4 Min Read
* Yen chief loser as stock market mood improves
* Euro higher as French leftists make no progress on unity
* Graphic: World FX rates in 2016 tmsnrt.rs/2egbfVh
By Patrick Graham
LONDON, Feb 20 (Reuters) - The euro rode out signs of gains for far-right French presidential candidate Marine Le Pen on Monday, inching higher against the dollar and the yen in trade held in check by the absence of U.S. investors for a holiday.
French bond yields - the main measure of concern over Le Pen's chances in April and May - showed the biggest gap to German equivalents since 2012 after a poll showed the head-to-head gap to centrist favourite Emmanuel Macron closing.
But the euro held onto some minimal gains through the European morning, gaining 0.1 percent to $1.0616 and 0.3 percent to 120.06 yen respectively.
"This stuff is getting played out in the OAT (French government) yields rather than the currency," said the head of FX sales with one large international bank in London.
"Newswise I think most people think Le Pen will make it thru to the second round and then won't get any further.
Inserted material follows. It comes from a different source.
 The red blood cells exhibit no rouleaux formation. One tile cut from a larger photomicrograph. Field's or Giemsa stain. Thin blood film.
That is just the consensus at the moment."
News that Socialist Benoit Hamon and hard-left rival Jean-Luc Melanchon were discussing cooperation in their bid for the presidency weakened the euro and supported the yen on Friday.
Investors believe such a tie-up could either backfire and propel anti-globalisation, anti-EU candidate Le Pen into the Elysee palace or succeed and land France with a far-left president pursuing deficit-boosting economic policies.
But policy proposals outlined by Melanchon on Sunday underscored the gap he would have to bridge with Hamon to find a common platform for the April and May polls, also helping the euro.
"If they did unite then any outcome would be a bad outcome from the market's point of view," said Richard Benson, co-head of portfolio investment with currency fund Millennium Global in London.
"It was what caused the risk-off move on Friday, although the interesting thing was it seemed to play out more on dollar-yen than the euro. In general the market does seem very nervous."
The start of 2017 on currency markets has been dominated by disappointment with U.S. President Donald Trump's early fiscal and tax policies, turning back a reflation trade on the dollar that had bet on swift moves to encourage repatriation of capital to the United States and boost spending.
Millennium's Benson said Trump's State of the Union speech in 10 days time might be crucial for those trades.
Trade on Monday was cooled, however, by the absence of U.S. markets for the Presidents Day holiday.
Stock markets in both Europe and Asia eked out some gains, pointing to a broadly more positive mood. That tends to benefit several of the major currencies at the expense of "safe havens" like the yen and Swiss franc.
"After last week's robust performance from the S&P index, Asian equities are modestly higher, commodity prices mostly knocking around at the higher end of ranges and in FX, that translates into a yield-hunting market," said Societe Generale analyst Kit Juckes. "The yen is the obvious loser."